### Exercise details
Please print every line from the one containing "What is the distance that" through the last line of the records below, exactly as written and nothing more.
----- Records supplied -----
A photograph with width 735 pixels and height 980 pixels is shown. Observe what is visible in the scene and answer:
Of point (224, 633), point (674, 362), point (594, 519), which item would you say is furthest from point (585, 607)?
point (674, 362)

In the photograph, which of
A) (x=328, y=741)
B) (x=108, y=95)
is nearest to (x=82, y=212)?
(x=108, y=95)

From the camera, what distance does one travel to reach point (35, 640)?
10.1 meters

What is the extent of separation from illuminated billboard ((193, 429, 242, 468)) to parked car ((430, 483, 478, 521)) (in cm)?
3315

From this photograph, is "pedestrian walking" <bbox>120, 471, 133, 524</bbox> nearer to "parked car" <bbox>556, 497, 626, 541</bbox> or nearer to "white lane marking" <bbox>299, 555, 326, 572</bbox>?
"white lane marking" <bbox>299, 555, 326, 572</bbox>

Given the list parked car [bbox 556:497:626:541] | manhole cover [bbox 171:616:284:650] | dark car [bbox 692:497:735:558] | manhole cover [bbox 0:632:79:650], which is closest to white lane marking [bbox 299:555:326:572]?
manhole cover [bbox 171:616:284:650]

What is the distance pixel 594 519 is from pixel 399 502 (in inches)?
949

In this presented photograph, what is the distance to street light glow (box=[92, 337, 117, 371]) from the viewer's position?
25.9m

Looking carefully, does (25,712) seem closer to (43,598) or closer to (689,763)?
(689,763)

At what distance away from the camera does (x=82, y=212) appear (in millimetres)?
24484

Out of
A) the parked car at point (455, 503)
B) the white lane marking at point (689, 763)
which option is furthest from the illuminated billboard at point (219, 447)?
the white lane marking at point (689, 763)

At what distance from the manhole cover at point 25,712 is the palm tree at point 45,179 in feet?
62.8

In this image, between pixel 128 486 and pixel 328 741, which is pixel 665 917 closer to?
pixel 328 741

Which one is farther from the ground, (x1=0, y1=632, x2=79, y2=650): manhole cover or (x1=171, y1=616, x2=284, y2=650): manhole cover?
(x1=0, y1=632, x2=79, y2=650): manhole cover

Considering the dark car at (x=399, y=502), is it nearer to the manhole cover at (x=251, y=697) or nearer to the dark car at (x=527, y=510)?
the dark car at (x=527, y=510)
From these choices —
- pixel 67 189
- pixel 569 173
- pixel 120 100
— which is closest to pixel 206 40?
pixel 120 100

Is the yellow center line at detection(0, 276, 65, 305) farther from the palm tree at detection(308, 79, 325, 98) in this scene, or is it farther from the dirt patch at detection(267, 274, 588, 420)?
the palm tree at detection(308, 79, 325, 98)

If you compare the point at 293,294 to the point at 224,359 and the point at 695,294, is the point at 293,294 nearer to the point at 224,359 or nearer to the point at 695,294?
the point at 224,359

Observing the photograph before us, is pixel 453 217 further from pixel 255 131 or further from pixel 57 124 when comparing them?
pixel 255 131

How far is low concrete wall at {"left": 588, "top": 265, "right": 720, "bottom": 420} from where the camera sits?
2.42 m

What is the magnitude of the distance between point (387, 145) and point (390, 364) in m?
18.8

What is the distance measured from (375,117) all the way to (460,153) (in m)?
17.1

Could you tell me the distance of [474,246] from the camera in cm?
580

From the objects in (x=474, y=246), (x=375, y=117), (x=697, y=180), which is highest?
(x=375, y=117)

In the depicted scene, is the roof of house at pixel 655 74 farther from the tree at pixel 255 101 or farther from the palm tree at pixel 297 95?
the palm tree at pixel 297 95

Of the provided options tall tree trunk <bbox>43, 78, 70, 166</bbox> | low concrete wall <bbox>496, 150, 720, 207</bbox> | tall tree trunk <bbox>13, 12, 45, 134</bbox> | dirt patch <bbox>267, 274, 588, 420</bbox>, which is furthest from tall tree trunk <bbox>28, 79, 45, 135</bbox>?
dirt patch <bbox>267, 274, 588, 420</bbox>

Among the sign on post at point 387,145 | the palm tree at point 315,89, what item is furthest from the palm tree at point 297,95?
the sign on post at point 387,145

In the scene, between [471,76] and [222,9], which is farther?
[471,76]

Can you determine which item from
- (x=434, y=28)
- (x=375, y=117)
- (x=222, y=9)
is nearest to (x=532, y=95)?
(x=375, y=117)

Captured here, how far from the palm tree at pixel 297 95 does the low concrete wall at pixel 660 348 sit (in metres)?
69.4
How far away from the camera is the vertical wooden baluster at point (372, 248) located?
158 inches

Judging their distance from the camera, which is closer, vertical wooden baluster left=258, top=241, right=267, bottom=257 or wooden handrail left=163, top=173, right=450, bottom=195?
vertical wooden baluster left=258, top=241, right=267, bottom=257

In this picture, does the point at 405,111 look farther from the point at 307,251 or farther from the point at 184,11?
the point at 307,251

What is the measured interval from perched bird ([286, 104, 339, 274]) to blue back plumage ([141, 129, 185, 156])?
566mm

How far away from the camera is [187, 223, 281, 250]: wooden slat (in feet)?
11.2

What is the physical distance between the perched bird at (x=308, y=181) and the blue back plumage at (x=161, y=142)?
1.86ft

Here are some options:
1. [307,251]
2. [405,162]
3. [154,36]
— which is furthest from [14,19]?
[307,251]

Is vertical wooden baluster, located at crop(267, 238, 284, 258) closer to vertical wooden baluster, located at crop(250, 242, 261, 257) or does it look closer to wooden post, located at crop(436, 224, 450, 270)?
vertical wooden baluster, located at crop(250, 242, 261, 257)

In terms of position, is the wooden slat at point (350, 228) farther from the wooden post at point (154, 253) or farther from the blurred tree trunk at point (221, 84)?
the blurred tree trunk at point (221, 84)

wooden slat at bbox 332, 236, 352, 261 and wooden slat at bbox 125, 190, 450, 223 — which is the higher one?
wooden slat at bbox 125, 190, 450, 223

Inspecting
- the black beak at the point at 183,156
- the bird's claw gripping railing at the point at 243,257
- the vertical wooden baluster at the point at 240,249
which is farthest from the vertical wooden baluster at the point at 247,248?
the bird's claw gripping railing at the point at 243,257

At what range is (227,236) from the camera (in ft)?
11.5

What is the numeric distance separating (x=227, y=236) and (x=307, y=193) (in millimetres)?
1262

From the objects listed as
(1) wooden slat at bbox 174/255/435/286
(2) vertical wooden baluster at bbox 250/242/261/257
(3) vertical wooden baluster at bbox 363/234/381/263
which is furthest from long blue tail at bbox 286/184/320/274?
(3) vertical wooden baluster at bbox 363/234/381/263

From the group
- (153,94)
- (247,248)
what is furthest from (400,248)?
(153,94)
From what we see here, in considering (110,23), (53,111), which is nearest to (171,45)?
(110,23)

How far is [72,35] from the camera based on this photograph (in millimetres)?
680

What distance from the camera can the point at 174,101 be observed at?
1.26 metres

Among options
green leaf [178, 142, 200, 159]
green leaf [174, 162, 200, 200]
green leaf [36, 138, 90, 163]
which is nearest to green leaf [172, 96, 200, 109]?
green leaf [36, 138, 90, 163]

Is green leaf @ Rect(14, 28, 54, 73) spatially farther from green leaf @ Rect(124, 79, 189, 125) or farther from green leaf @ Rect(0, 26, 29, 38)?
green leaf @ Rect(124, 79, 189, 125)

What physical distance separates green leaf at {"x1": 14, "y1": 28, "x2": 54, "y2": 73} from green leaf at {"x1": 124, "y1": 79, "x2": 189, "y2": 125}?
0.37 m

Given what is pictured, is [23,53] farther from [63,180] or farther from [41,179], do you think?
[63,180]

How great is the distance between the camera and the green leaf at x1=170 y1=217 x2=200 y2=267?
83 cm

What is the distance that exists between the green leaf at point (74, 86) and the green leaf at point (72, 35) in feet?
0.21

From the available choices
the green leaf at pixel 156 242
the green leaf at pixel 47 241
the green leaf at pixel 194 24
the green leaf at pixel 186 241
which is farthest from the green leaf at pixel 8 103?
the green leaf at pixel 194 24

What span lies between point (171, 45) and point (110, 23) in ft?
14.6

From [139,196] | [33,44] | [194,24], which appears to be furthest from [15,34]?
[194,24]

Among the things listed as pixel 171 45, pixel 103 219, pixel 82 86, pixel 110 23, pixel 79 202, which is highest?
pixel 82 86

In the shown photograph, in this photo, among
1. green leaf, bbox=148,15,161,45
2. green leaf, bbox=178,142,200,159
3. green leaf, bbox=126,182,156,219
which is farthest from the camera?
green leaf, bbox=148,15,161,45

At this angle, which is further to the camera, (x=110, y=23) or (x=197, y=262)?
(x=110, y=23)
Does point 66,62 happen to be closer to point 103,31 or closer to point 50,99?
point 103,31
-----
### Written answer
What is the distance that exists between the green leaf at point (74, 86) and the green leaf at point (72, 35) in feet?
0.21

From the available choices
the green leaf at pixel 156 242
the green leaf at pixel 47 241
the green leaf at pixel 194 24
the green leaf at pixel 186 241
which is farthest from the green leaf at pixel 8 103?
the green leaf at pixel 194 24

What span lies between point (171, 45) and point (110, 23) in ft?
14.6

From [139,196] | [33,44] | [194,24], which appears to be furthest from [15,34]?
[194,24]

Among the things listed as pixel 171 45, pixel 103 219, pixel 82 86, pixel 110 23, pixel 79 202, which is highest?
pixel 82 86

In the shown photograph, in this photo, among
1. green leaf, bbox=148,15,161,45
2. green leaf, bbox=178,142,200,159
3. green leaf, bbox=126,182,156,219
which is farthest from the camera?
green leaf, bbox=148,15,161,45

At this angle, which is further to the camera, (x=110, y=23) or (x=197, y=262)?
(x=110, y=23)
Does point 66,62 happen to be closer to point 103,31 or closer to point 50,99?
point 103,31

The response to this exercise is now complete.